On February 23, 2023, The Association of American Medical Colleges reported:
“In 2021, approximately 1 in 5 active U.S. physicians were born and attended medical school outside the United States or Canada. Known as non-U.S. international medical graduates (non-U.S. IMGs) to distinguish them from Americans who attend medical school abroad, they totaled more than 203,500 physicians in 2021. Since 2004, their numbers have increased by more than 30%.
“Some of these doctors arrive as refugees or as spouses of U.S. citizens and then decide to apply for a residency slot. But most start the residency application process during medical school back home or soon afterward.”

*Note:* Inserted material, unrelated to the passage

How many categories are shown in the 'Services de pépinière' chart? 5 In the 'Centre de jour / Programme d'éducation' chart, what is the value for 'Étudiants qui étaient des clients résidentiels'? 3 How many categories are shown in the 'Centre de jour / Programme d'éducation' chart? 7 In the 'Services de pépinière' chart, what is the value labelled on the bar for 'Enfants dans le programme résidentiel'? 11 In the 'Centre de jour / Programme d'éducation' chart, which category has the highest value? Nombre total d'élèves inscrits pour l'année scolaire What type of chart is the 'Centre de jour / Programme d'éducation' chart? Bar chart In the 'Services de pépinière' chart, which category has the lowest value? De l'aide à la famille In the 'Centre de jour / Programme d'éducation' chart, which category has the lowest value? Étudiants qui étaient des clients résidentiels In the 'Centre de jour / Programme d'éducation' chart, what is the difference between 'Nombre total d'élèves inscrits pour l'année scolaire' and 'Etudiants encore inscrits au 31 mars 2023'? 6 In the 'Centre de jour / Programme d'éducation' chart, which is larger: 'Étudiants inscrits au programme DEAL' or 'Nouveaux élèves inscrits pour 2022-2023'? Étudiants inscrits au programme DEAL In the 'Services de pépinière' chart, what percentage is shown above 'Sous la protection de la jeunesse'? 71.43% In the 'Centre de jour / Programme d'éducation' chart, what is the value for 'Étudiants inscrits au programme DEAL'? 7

The authors of the January 2024 Rice University research paper noted:
“Despite the growing number of physicians and surgeons, (…) a study by Markit [merged with S&P Global in 2022] (2021) estimates that the United States may face a shortage of 37,800 to 124,000 physicians by 2034, with deficits in both primary and specialty care. Meanwhile, the percentage of immigrant physicians consistently ranged from 26% to 28% between 2007 and 2019; in 2021, it reached a low of 26.47%.”

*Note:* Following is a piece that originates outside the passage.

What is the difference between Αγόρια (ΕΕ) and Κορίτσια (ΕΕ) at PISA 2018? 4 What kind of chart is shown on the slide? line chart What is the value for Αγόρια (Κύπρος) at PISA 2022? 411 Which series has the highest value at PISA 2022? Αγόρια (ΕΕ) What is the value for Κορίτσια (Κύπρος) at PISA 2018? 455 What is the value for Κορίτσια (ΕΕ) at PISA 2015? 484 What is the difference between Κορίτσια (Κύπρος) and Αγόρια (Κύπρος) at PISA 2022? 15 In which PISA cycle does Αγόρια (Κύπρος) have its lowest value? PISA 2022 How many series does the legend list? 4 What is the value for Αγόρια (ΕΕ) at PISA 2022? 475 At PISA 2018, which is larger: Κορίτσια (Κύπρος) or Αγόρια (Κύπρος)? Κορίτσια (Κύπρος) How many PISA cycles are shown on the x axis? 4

The U.S. is facing a chronic shortage of health care providers due to an aging population, the growing demand for health care services, and the retirement of baby boomers. The shortage has resulted in various adverse consequences, such as longer patient wait times, reduced access to care, and increased costs. Rural areas and hospitals that cater to low-income patients are particularly affected by this shortage.
To address the health care worker shortage, the American Hospital Association (2021) suggests implementing strategies such as increasing pay and benefits for health care workers, expanding training programs, and recruiting foreign workers:
“Immigrants help alleviate the current shortage of health care professionals through multiple avenues… First, immigrants are more likely than native-born Americans to work in health care…. Second, immigrants appear more inclined to pursue high-demand health care occupations like nursing and home health care. In 2017, for example, immigrants comprised 27.5% of all registered nurses in the United States, while representing only 16.4% of the general workforce. Third, immigrants are more likely to work in rural areas, where health care worker shortages are prevalent. In 2017, immigrants represented 22.4% of all health care workers in rural areas, compared to 18.2% in urban areas (AHA 2021).

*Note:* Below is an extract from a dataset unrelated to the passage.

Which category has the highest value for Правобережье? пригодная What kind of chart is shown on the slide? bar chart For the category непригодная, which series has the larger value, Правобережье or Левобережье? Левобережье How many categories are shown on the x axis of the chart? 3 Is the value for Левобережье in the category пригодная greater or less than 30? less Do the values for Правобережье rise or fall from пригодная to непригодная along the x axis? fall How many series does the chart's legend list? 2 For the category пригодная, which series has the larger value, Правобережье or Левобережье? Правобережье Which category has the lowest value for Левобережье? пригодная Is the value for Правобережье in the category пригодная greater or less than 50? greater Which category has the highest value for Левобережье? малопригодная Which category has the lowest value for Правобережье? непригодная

“In 2016, out of the 974,449 doctors practicing in the United States, around 25% (approximately 247,449) were foreign-trained. Among these foreign-trained doctors, 59% specialized in primary care fields, and 30% practiced in medically underserved areas. By comparison, U.S.-trained doctors accounted for 45% and 21%, respectively, in those categories (American Immigration Council 2018). This evidence suggests that roughly one-quarter of all practicing physicians opt to work in primary care fields, particularly in underserved communities, and that immigrant doctors are more likely to do so.”
At least one group of politicians has designated 2024 “the year to get votes by hating on the immigrant.” Put honestly, I never expected to come “less than an eyelash hair width away from bleeding to death” on May 1. I will forever be grateful for the immigrant nurses and healthcare workers who cleaned my ass and changed my bedlinens every time I shat myself through the next five days.
Think about that the next time a politician tries to get your vote by hating immigrants.
Maybe even ask “Who will clean me up…?”
And yes! Priests do talk and write that way.